Once more the temperature is raised and Taq DNA polymerase causes new complementary DNA segments to be produced (extended). Portions of two DNA molecules have been obtained, each with two strands. They are not the complete DNA molecule but do contain the desired segment.

This process is repeated 25 to 30 times in an automated thermal cycler (Fig. 8-14). The timing, temperature, and number of cycles are regulated by the instrument. The amount of DNA segments produced is far greater than the original amount of DNA in the specimen. This is why PCR is useful for detecting minute quantities of the unknown in a mixed specimen.

Figure 8-14 Thermal cycler for PCR. Instrument automatically controls the temperature and timing. (Courtesy Bio-Rad Laboratories, Inc., Hercules, CA.)

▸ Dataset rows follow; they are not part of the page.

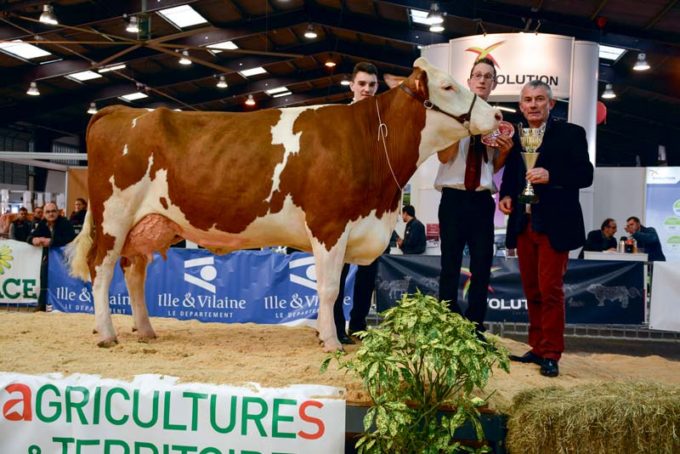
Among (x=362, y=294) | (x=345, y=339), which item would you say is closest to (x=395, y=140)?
(x=362, y=294)

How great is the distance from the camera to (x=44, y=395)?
11.4 ft

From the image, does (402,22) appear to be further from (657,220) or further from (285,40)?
(657,220)

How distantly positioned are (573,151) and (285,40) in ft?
58.7

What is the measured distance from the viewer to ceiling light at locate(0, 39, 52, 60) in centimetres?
1707

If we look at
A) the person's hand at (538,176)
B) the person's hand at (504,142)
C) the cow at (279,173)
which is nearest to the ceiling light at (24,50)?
the cow at (279,173)

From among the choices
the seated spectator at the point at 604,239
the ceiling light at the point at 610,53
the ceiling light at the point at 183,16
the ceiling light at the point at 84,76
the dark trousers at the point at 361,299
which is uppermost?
the ceiling light at the point at 183,16

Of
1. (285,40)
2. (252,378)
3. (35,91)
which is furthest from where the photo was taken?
(285,40)

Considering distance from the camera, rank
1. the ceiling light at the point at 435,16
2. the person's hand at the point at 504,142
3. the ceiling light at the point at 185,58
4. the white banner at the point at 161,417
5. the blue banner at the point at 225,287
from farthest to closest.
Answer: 1. the ceiling light at the point at 185,58
2. the ceiling light at the point at 435,16
3. the blue banner at the point at 225,287
4. the person's hand at the point at 504,142
5. the white banner at the point at 161,417

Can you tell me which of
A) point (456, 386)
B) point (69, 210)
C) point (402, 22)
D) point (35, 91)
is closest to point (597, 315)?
point (456, 386)

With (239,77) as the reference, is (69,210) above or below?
below

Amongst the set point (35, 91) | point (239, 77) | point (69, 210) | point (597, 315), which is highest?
point (239, 77)

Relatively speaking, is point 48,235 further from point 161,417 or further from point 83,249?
point 161,417

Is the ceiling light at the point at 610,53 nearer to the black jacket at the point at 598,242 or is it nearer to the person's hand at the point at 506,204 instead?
the black jacket at the point at 598,242

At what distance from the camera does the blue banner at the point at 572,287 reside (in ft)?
25.8
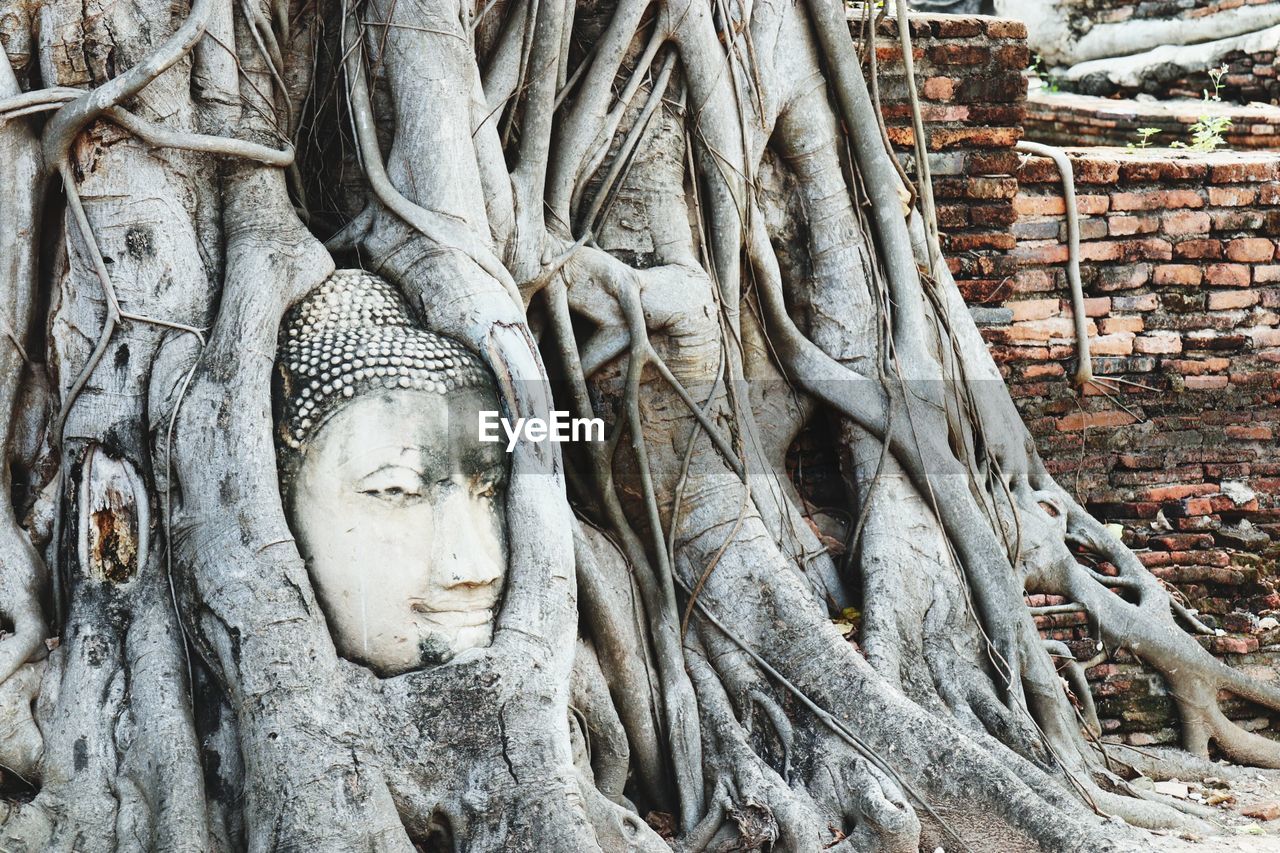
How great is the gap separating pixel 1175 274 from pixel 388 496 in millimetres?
3782

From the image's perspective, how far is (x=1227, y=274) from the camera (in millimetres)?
5844

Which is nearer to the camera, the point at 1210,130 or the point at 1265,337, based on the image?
the point at 1265,337

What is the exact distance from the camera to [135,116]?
3.23m

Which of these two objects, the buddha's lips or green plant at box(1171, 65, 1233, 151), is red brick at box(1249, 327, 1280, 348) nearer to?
green plant at box(1171, 65, 1233, 151)

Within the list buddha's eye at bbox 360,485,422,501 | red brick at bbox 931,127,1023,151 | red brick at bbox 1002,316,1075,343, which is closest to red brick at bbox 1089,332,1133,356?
red brick at bbox 1002,316,1075,343

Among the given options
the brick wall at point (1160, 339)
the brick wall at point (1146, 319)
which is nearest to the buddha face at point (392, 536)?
the brick wall at point (1146, 319)

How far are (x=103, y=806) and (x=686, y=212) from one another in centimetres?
216

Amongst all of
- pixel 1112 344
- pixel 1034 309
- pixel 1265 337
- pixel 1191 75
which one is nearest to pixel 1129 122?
pixel 1191 75

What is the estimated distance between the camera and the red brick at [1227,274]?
5.84m

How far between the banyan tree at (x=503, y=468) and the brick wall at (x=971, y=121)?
0.90 metres

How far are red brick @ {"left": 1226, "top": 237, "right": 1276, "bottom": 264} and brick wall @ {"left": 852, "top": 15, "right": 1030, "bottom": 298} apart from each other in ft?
3.22

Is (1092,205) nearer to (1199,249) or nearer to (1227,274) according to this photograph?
(1199,249)

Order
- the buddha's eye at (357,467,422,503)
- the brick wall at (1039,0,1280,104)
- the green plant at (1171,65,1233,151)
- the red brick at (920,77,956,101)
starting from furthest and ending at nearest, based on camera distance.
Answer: the brick wall at (1039,0,1280,104)
the green plant at (1171,65,1233,151)
the red brick at (920,77,956,101)
the buddha's eye at (357,467,422,503)

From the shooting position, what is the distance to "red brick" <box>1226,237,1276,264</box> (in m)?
5.84
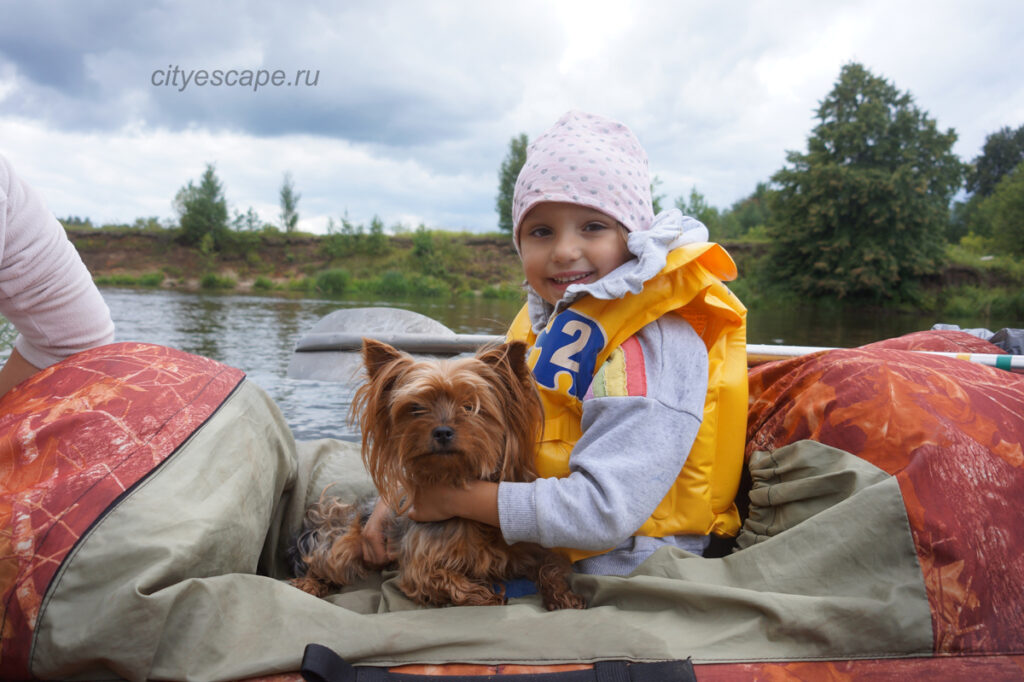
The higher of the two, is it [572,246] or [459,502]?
[572,246]

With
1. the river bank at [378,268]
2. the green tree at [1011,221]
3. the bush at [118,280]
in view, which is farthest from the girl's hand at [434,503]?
the green tree at [1011,221]

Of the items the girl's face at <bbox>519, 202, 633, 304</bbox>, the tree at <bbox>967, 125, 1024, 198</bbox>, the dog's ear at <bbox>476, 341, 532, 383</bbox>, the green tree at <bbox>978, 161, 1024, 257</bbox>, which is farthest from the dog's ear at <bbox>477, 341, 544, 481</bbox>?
the tree at <bbox>967, 125, 1024, 198</bbox>

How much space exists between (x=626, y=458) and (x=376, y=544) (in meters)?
1.15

Finally, to see if the DNA segment was present in the specimen, agarose gel electrophoresis is used. The DNA segments are negatively charged particles and will move along the gel toward the positive electrode when a current is applied. The segments separate according to size, appearing as separate bands on the gel. Controls are run at the same time as the test samples. By knowing the identity of the control bands, the test bands can be compared and identified.

Interpretation of PCR tests must be done carefully. A microbe may be present in the sample, but may not cause disease. As with any laboratory test, the results must be evaluated along with all the information from the clinical case.